The first Americans could get a Covid-19 vaccine as soon as December 11, the chief scientific adviser for the US government’s vaccine programme has promised.

“Within 24 hours from the approval, the vaccine will be moving and located in the areas where each state will have told us where they want the vaccine doses,” said Dr Moncef Slaoui, who is part of the “Operation Warp Speed” vaccine programme.

The US Food and Drug Administration’s advisers will meet on December 10 to discuss whether to immedsiately authorise the Covid-19 vaccine developed by Pfizer and German partner BioNTech for emergency use.

The vaccine, which requires two doses administered about three weeks apart, has been shown to be 95pc effective with no major safety concerns. Pfizer expects to have enough doses to protect 25 million people by the end of the year.

The vaccine will be distributed based on each US state’s population, Dr Slaoui said. Each state will decide who gets the vaccine first with the recommendation that priority be given to healthcare workers, front-line workers and the elderly who face the highest risks of dying from the virus.

About 70pc of the population needs to get the drug to achieve herd immunity, a goal the country could reach by May, he said.

The United States faces the challenge of distributing vaccines to more than 330 million Americans while also combating misinformation about vaccines spread on social media.

Incoming White House Chief of Staff Ron Klain said it was crucial to have a seamless flow of information between President Donald Trump’s coronavirus experts and President-Elect Joe Biden’s transition team to avoid delays in distribution after Mr Biden takes office on January 20.

Dr Slaoui told US media he had not spoken to anyone from Mr Biden’s team. Mr Biden warned last week that “more people will die if we don’t coordinate.”

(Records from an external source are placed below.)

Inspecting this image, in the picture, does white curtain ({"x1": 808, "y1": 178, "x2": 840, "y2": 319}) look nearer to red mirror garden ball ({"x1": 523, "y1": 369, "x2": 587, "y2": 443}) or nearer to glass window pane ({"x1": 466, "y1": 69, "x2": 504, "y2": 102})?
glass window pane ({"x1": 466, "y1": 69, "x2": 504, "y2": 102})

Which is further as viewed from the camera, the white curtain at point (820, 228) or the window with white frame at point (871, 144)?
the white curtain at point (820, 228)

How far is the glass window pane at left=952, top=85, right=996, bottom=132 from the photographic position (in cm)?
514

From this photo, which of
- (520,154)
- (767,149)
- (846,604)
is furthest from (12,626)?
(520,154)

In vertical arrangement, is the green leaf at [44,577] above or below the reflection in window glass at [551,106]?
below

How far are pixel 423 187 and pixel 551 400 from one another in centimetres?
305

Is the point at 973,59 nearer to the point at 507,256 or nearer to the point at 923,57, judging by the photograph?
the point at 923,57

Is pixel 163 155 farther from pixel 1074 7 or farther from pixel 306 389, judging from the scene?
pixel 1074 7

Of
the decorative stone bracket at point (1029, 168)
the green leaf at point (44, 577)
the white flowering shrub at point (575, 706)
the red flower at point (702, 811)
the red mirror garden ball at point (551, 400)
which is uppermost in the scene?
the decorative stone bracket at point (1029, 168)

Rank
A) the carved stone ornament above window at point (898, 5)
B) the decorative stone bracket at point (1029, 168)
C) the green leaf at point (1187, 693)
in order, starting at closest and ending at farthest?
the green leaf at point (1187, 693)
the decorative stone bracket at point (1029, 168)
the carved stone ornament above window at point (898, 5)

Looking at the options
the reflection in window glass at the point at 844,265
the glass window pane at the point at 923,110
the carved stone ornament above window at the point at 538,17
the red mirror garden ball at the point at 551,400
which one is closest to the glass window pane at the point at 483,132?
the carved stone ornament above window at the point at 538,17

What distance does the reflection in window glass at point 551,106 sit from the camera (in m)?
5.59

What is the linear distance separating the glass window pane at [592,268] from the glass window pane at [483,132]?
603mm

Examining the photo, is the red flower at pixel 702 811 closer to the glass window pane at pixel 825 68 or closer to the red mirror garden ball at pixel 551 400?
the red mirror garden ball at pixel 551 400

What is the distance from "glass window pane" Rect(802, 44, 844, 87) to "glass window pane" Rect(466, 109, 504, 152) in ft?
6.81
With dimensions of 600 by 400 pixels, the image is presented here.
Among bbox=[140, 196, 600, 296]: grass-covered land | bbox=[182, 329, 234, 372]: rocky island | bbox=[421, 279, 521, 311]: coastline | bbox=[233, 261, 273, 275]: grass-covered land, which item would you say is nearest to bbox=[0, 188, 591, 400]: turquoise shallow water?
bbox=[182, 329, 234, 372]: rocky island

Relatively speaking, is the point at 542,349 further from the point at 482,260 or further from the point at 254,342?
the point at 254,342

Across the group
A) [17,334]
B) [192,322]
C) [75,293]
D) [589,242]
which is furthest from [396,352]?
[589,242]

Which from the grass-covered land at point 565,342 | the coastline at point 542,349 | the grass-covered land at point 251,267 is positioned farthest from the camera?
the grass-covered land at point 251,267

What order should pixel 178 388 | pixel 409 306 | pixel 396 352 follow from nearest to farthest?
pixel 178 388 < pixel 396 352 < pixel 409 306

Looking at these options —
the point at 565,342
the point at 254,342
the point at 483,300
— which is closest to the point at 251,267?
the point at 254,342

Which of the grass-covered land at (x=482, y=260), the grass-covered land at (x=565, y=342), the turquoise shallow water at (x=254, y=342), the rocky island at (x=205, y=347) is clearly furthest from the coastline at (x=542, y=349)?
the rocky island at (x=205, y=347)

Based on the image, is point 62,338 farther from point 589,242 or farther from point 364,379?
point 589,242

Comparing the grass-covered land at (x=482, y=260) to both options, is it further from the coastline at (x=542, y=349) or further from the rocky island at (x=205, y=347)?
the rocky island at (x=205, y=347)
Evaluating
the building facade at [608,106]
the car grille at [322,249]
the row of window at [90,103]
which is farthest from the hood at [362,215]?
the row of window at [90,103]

The number of US coronavirus cases has surpassed 12 million and rose by more than one million cases in less than a week for the first time.

The US Centers for Disease Control and Prevention recommended against traveling for the Thanksgiving holiday next Thursday, but many Americans are ignoring that warning.

Posts on social media showed crowded airports across the country. Hospitals are straining under a record number of Covid-19 patients and doctors fear that number will surge following family gatherings this week.

Testing shortages still plague many parts of the country 10 months after the first coronavirus case was detected in the United States.

Most pharmacies offering Covid-19 tests in suburban Chicago were fully booked ahead of Thanksgiving and lines at state testing facilities that do not require appointments were busy with cars lining up for over an hour at one site in Aurora, Illinois. Long lines of pedestrians also formed outside clinics in New York City.

Deaths have topped 255,000 with many health experts warning deaths will rise to more than 2,000 a day in the coming weeks.

“We’re clearly involved now in a very, very difficult surge here throughout the United States and even globally,” said Dr Anthony Fauci, the nation’s top infectious disease expert.